2 min read

Sharing substance abuse records under HIPAA and 42 CFR Part

Sharing substance abuse records under HIPAA and 42 CFR Part

Under HIPAA and the 42 CFR Part 2 rule, substance abuse records can be shared with one written patient consent form for future uses and disclosures related to treatment, payment, and healthcare operations. Once shared, HIPAA covered entities and business associates can redisclose these records as permitted by HIPAA without needing additional consent.

 

Understanding HIPAA

HIPAA safeguards protected health information (PHI) across all healthcare sectors. It outlines requirements for PHI privacy and security, including information related to an individual's health condition, treatment, or payment for services. The HHS states, “A covered entity is permitted, but not required, to use and disclose protected health information, without an individual's authorization, for the following purposes or situations: (1) To the Individual (unless required for access or accounting of disclosures); (2) Treatment, Payment, and Health Care Operations…" However, when it comes to substance abuse records, HIPAA's provisions must be interpreted alongside 42 CFR Part 2.

 

Introduction to 42 CFR Part 2

The final rule for 42 CFR Part 2, announced on February 8, 2024, modifies the confidentiality provisions concerning Substance Use Disorder (SUD) patient records. The update aligns certain aspects of Part 2 with HIPAA regulations, following provisions from the Coronavirus Aid, Relief, and Economic Security (CARES) Act. The main goal remains to protect the confidentiality of individuals receiving SUD treatment, ensuring they feel safe disclosing sensitive information.

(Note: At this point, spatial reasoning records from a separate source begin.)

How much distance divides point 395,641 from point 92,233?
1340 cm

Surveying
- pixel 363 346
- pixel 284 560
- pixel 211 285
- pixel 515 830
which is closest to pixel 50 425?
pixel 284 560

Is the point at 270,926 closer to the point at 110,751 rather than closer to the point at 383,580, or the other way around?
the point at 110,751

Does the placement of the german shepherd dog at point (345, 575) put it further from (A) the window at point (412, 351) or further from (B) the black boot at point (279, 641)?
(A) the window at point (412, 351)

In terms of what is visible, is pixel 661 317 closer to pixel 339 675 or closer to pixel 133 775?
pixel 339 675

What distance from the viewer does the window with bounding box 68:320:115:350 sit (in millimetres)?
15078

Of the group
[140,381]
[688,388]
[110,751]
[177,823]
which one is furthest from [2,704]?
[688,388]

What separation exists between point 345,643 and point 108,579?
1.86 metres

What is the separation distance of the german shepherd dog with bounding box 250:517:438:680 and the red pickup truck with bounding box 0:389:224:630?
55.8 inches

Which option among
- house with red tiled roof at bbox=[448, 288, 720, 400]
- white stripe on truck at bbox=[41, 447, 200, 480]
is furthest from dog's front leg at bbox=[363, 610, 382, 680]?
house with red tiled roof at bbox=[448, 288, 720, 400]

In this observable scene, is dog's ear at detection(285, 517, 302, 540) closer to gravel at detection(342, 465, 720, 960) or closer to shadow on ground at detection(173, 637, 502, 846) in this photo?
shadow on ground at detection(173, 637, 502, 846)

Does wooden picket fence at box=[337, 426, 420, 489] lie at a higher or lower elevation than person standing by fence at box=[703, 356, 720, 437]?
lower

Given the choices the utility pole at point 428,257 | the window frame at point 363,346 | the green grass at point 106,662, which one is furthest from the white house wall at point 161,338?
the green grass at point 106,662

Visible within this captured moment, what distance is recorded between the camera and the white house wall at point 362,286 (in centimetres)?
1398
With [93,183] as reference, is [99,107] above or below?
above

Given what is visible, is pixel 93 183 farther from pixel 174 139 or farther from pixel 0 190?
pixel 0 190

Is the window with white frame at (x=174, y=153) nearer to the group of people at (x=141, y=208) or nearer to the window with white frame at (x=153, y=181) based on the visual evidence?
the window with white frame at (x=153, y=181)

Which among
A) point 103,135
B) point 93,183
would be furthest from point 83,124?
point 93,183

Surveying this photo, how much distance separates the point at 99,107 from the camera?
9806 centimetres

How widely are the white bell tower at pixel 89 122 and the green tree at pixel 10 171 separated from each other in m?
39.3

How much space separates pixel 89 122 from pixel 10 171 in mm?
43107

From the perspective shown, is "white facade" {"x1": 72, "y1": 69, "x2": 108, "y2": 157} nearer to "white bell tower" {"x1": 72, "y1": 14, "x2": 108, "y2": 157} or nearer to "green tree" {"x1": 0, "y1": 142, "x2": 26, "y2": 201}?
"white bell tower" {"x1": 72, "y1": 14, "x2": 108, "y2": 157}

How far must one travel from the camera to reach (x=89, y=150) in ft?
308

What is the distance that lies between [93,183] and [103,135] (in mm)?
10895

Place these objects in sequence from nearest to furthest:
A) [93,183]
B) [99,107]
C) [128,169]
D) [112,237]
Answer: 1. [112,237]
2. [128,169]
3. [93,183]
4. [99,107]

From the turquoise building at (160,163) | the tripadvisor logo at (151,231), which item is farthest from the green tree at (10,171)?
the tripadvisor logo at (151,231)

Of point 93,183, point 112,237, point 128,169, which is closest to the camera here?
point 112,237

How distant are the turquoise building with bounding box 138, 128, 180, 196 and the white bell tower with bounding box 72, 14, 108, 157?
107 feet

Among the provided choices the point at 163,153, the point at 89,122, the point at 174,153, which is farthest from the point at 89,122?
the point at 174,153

Under the new rule, healthcare providers can obtain a single consent form for all future uses and disclosures related to treatment, payment, and healthcare operations. According to the HHS, it "allows HIPAA covered entities and business associates that receive records under this consent to redisclose the records in accordance with the HIPAA regulations."

 

Recommended practices for sharing substance abuse records

Healthcare organizations must implement best practices to ensure compliance with both HIPAA and 42 CFR Part 2:

  1. Obtain explicit patient consent: Always secure written consent before sharing SUD records. Consent should specify the information being shared, the purpose, and the recipient.
  2. Document consent properly: Maintain accurate records of consent forms and communications. Documentation helps with compliance and accountability.
  3. Train staff: Regularly educate healthcare staff about the differences between HIPAA and 42 CFR Part 2, focusing on the specific consent requirements for SUD records.
  4. Use secure communication channels: Ensure all electronic communications containing sensitive information are through secure, HIPAA compliant channels.
  5. Keep accurate records: Maintain meticulous records of shared information, including dates, recipients, and disclosure purposes. This practice helps in audits and indicates compliance efforts.

 

Addressing common challenges

Misunderstandings can arise regarding the applicability of HIPAA’s broader sharing provisions to SUD records. While the updated 42 CFR Part 2 allows for some flexibility, the requirement for explicit consent still exists for specific circumstances. Moreover, healthcare providers must be cautious of conflicting state laws that may impose additional restrictions. 

 

FAQs

What types of records are protected under 42 CFR Part 2?

42 CFR Part 2 protects records related to the identity, diagnosis, prognosis, or treatment of individuals in SUD programs that are federally assisted or regulated.

 

Can patients revoke their consent for sharing their SUD records?

Yes, patients have the right to revoke their consent at any time, but the revocation will not affect any disclosures made before the revocation.

 

Are there penalties for violating 42 CFR Part 2?

Violations can result in civil and criminal penalties, similar to those under HIPAA, including fines and potential imprisonment for severe breaches.